Passage to read:
He returns to Brest having sailed 26,000 miles around the world in 73 days - 20 days inside the old record - saying he is not interested in the "glamorous" part of what he does. "What counts, above all, is what my family and close friends think. The rest, like image and recognition, won't govern my life."

The doyen of French sailing journalists, Patrick Chapuis, said in Brest last night: "The French public finds it difficult to understand, to put in context. But what he has done, I think it is fantastic. I have read again everything from Joshua Slocum [the first man to sail around the world single-handedly] to the present day and nothing is as important."

Quite why the coast of Brittany produces people with a passion for undertaking crazy exploits in the wildest part of the planet - much as the Welsh valleys churn out fly-halves - is a mystery. But one of the most enigmatic of them, Joyon, has quietly been putting together a display of dogged determination that has put him in the history books.

Joyon has not just beaten the previous record for sailing non-stop on his own around the world, the 93 days, 3hr 57min 32sec set by his compatriot Michel Desjoyeaux when beating Ellen MacArthur to win the Vendée Globe Race in 2001. He has eclipsed that and all previous efforts, knocking nearly three weeks off the target, or 20 per cent, and has set a time which, not many years ago, would have seen him lift the Jules Verne Trophy for being the fastest of all time.

Collected data entries
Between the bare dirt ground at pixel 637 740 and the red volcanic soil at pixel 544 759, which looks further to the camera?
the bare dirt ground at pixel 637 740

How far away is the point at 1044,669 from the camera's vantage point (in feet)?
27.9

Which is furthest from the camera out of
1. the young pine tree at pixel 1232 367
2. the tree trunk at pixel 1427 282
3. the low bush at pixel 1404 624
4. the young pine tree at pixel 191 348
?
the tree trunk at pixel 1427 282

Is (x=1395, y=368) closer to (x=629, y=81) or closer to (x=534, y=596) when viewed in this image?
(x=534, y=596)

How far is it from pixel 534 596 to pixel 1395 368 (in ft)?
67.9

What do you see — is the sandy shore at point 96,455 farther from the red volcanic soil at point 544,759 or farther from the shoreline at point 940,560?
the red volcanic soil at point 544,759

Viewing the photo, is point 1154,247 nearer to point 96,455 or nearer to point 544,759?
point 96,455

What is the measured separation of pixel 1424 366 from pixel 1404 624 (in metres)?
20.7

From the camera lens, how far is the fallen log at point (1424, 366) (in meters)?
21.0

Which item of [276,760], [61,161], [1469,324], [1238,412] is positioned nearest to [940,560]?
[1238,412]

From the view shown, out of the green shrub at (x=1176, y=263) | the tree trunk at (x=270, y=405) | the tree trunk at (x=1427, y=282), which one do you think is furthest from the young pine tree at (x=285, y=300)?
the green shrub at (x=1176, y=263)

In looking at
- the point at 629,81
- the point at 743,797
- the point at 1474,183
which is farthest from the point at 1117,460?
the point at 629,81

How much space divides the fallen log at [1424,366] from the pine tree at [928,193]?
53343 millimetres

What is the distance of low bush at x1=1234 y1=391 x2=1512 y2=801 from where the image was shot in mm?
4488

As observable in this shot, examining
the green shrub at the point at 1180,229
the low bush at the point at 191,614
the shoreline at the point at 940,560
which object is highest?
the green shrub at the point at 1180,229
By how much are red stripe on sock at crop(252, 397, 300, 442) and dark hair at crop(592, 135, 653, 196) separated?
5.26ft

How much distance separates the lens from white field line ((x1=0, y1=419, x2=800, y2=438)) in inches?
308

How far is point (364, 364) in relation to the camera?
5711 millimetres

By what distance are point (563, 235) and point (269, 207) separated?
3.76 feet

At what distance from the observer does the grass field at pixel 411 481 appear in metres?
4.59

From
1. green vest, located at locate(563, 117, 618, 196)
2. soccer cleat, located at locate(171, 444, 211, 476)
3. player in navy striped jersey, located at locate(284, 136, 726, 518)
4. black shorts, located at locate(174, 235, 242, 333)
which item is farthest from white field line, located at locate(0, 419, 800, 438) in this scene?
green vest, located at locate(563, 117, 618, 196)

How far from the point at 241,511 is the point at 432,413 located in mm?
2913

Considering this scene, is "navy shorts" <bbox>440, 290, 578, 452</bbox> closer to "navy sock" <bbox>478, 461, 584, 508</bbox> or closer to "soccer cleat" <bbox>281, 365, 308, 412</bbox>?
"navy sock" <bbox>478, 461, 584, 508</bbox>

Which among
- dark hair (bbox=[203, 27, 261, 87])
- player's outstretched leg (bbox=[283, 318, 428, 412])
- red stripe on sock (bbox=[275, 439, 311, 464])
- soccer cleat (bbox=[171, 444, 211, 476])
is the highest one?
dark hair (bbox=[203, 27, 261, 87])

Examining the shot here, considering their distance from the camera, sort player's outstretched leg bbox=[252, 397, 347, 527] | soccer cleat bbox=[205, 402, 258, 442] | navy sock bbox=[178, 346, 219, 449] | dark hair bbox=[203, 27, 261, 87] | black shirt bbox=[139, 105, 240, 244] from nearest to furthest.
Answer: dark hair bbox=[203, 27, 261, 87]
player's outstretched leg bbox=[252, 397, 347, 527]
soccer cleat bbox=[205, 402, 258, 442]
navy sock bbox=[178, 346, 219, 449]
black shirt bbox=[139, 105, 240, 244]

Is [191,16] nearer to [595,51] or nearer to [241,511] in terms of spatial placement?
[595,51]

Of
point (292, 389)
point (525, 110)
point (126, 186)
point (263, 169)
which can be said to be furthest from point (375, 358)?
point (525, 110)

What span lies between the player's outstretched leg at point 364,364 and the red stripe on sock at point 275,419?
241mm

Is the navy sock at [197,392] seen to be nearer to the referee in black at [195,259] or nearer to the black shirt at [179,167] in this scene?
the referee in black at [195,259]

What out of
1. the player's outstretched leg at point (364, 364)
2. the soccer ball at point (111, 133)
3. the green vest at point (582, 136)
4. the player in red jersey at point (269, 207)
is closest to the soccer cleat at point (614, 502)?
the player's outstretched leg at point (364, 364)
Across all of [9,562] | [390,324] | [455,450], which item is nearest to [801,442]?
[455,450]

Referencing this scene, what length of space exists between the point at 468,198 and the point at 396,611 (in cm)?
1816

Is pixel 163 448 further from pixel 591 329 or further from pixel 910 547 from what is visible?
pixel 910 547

To be done:
[A] Name every person mentioned in the article about Joyon's sailing record.
[B] In the article about Joyon's sailing record, what time had Michel Desjoyeaux set for sailing non-stop alone around the world?
[C] Keep going with the article about Joyon's sailing record, starting right after its last sentence.

Responses by task:
[A] Joyon, Patrick Chapuis, Joshua Slocum, Michel Desjoyeaux, Ellen MacArthur

[B] 93 days, 3hr 57min 32sec

[C]
The original Jules Verne target was 80 days and was eventually achieved by another Frenchman, Bruno Peyron. It was then won by the Kiwi-British pairing of sir Peter Blake and Sir Robin Knox-Johnston whose 74-day time with six other crew members has been beaten by Joyon on his own in a boat the same size.

And all of this on a shoe-string. Having seen his previous sponsor Banque Populaire pull the plug, Joyon pressed on. His boat is the same 90-foot trimaran that Olivier de Kersauson used to lower the Jules Verne bar to 71 days in 1997. In a rental deal, Joyon has paid just €460,000 (£315,000) to achieve his dream, which is about a 10th of what Britain's Tracy Edwards planned to spend to do the same thing in her 110-foot catamaran before deciding that a world record attempt was not terribly compelling. The Frenchman found a sponsor called Idec, a small construction company in central France, but could not even afford a new mainsail, so has used De Kersauson's from 1997 and set off.

Not only that; he insisted that he did not want any outside assistance in the form of weather routing analysis saying: "It would have less value if I had a team ashore." He does have a small shore team, which doubles up in his communications office. One of them, Jocelyn Bleriot, whose grandfather's uncle was the pioneer aviator, says he has known Joyon for some time, but, even with his friends, he can be very distant.

The 47-year-old Joyon is one of that inner circle of ocean racers which bases itself in western Brittany. His home is in Locmariaquer on the Gulf of Morbihan, where he lives with his wife Virginie and two children of 11 and five.

Some say he is "cool as ice" and even among that group, which constantly treads the dividing line between stubbornly self-sufficient and stupidly self-confident, he is regarded as one of the few that could tackle the dangers of handling such a powerful racing yacht for so long on his own.

This was his first foray into the wilds of the Southern Ocean and he has come through. "His navigation was flawless and the pace was as impressive as if he had a full crew with him," says his vastly experienced rival and friend, Franck Cammas.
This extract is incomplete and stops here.